Placebo-controlled trial of dehydroepiandrosterone (DHEA) for treatment of nonmajor depression in patients with HIV/AIDS
Authors: Rabkin JG, McElhiney MC, Rabkin R, McGrath PJ, Ferrando SJ.
New York State Psychiatric Institute, Columbia University College of Physicians and Surgeons, New York
OBJECTIVE: Subsyndromal major depressive disorder is common among HIV-positive adults. This study was designed to assess the efficacy of dehydroepiandrosterone (DHEA) as a potential treatment. METHOD: One hundred forty-five patients with subsyndromal depression or dysthymia were randomly assigned to receive either DHEA or placebo; 90% (69 of 77) of the DHEA patients and 94% (64 of 68) of the placebo patients completed the 8-week trial. The primary measure of efficacy was a Clinical Global Impression improvement rating of 1 or 2 (much or very much improved) plus a final Hamilton Depression Rating Scale score <or=8. Outcome was assessed by using intent-to-treat analysis, followed by completer analysis. Safety was assessed by queries about side effects at every study visit plus measures of CD4 cell count and HIV RNA viral load at baseline and week 8. DHEA dosing was flexible (100-400 mg/day). RESULTS: On the basis of clinicians’ ratings, DHEA was superior in the intent-to-treat analysis, where the response rate was 56% (43 of 77) for the DHEA group versus 31% (21 of 68) for the placebo group. In the completer analysis, the response rate was 62% (43 of 69) for the DHEA group, compared to 33% (21 of 64) for the placebo patients. The number needed to treat was 4 on the basis of intent-to-treat data and 3.4 on the basis of completer data. Few adverse events were reported in either treatment group, and no significant changes in CD4 cell count or HIV RNA viral load were observed in either group.
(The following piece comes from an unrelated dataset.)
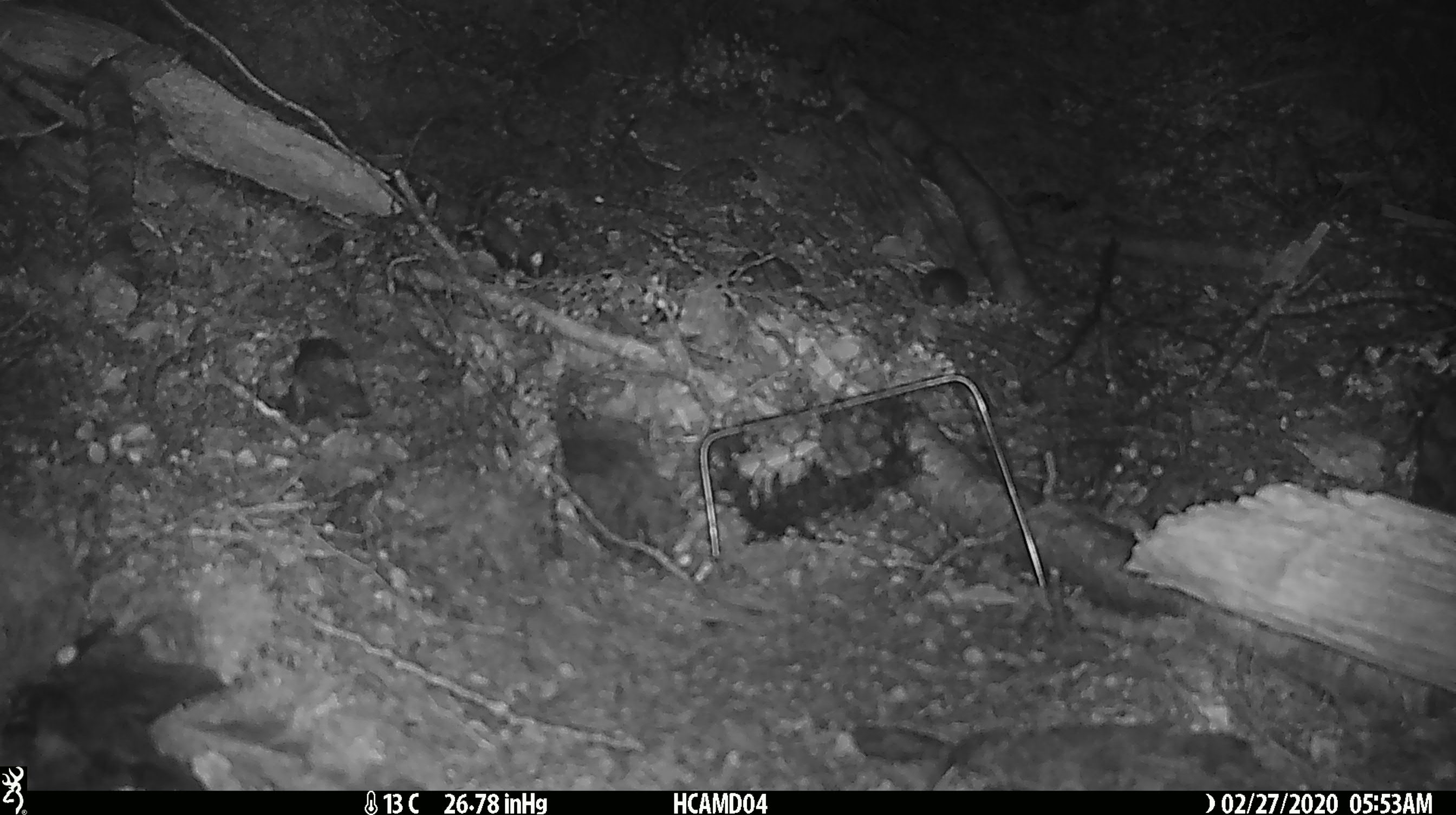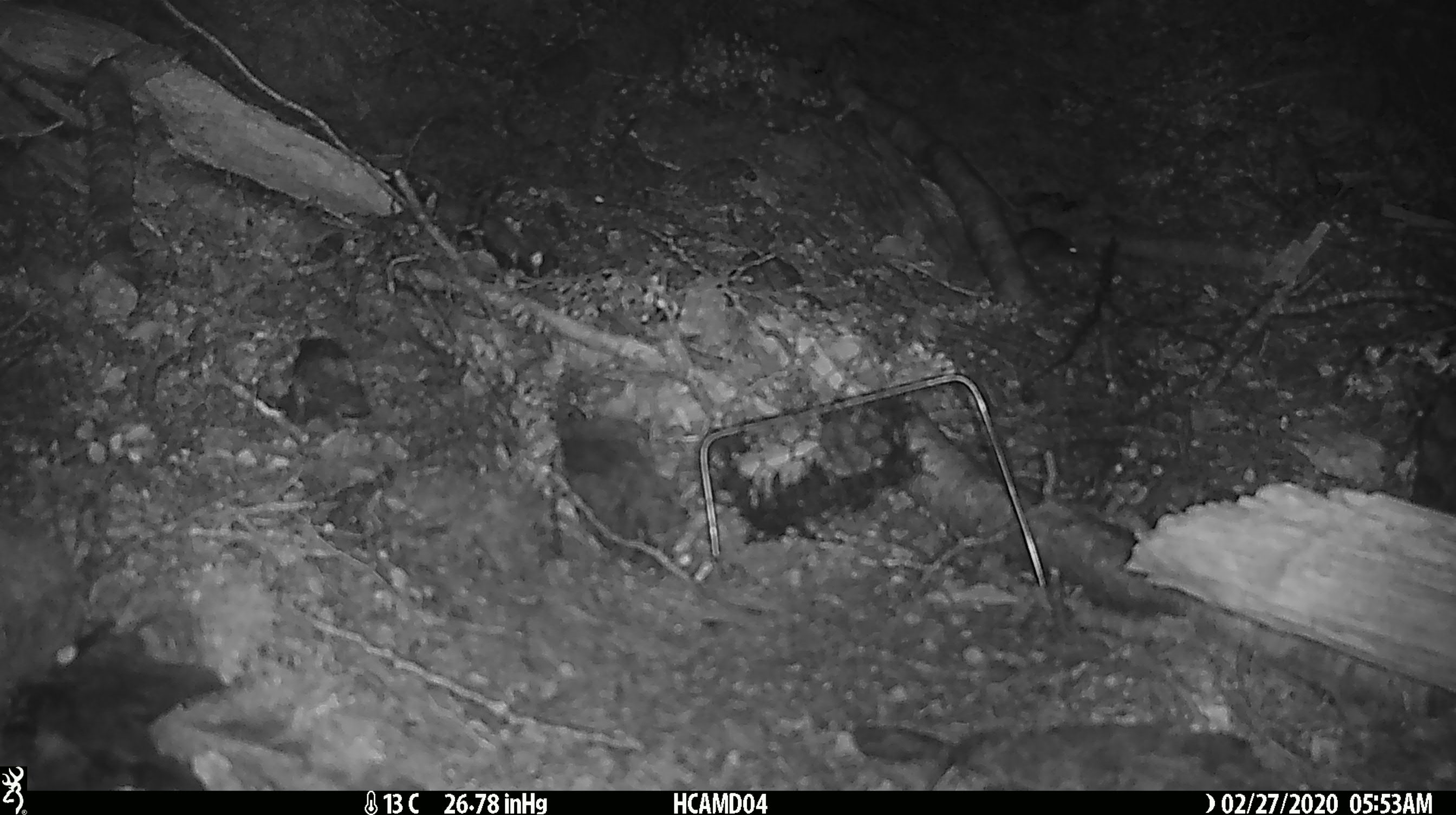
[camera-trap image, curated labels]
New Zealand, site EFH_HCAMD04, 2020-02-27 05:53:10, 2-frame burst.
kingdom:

CONCLUSIONS: Nonmajor but persistent depression is common in patients with HIV/AIDS, and DHEA appears to be a useful treatment that is superior to placebo in reducing depressive symptoms. The low attrition rate in this group of physically ill patients, together with requests for extended open-label treatment, reflect high acceptance of this readily available intervention.